The second question can be a bit of a trick, but it’s one of my favorites:

  • How much is too much to pay for a physiotherapy visit?
    • I love this question, because we tend to project. We believe the person across from us is worried about cost without ever asking them about cost. I ask this question, and they give me a number. Then the follow-up is, okay, how much is too much for our customers to pay for physiotherapy?
    • The purpose of this question is to get them to acknowledge, even at the interview level, that they will be asking people to pay more money for something that they don’t believe they would pay that much for. How many people self-discharge after their second or third visit? Really, you’ve got to convince them all the way through until that plan of care is complete. If the person at your front desk is comfortable having the money conversations, especially the difficult ones, your clinic will benefit immeasurably.

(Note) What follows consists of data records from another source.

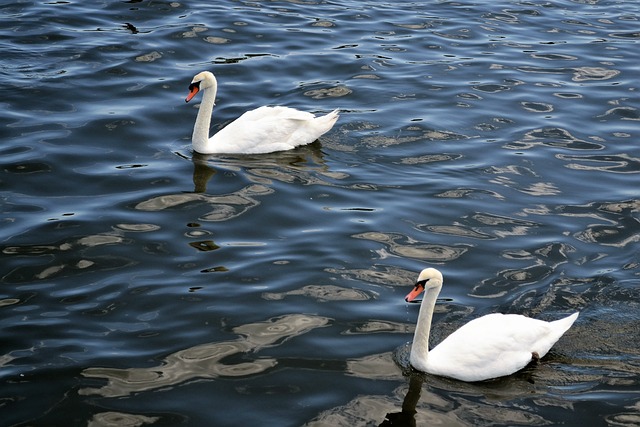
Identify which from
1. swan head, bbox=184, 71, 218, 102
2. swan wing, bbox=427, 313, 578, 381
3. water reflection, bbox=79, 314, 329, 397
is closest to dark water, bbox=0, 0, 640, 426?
water reflection, bbox=79, 314, 329, 397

Tackling dreaded patient calls

Here’s an example: The, “I need to cancel my appointment,” call. If your system is set up well, then you’ve empowered the person at your front desk to say, “Okay Mr. Smith, I hear what you’re saying. I do know that you and Dr. Jerry have signed up for a longer care plan, and I know it’s important for you.”

Then they’ll start addressing the patient’s goals that are in the system (i.e., to get back to playing those nine holes of golf), and say, “I know it’s going to be really important for you to make all your visits, so do you absolutely need to change this appointment today?” You’ll be surprised how many times the patient will say, “You know what, after second thought I’ll keep that appointment today.” All of a sudden your front desk person has not only saved that appointment, but likely the relationship with that patient.

Remember, it’s all about the end game

Remember, everything is about the long game. It’s never about setting just one appointment. It’s about getting someone in, having them complete their plan of care, achieve their goals, and creating a happy patient  – one who is so happy that they tell all of their friends and family and become your loyal customer. Any business that invests in creating loyal customers will grow and be successful, and that is something that your front desk person is uniquely positioned to help you achieve.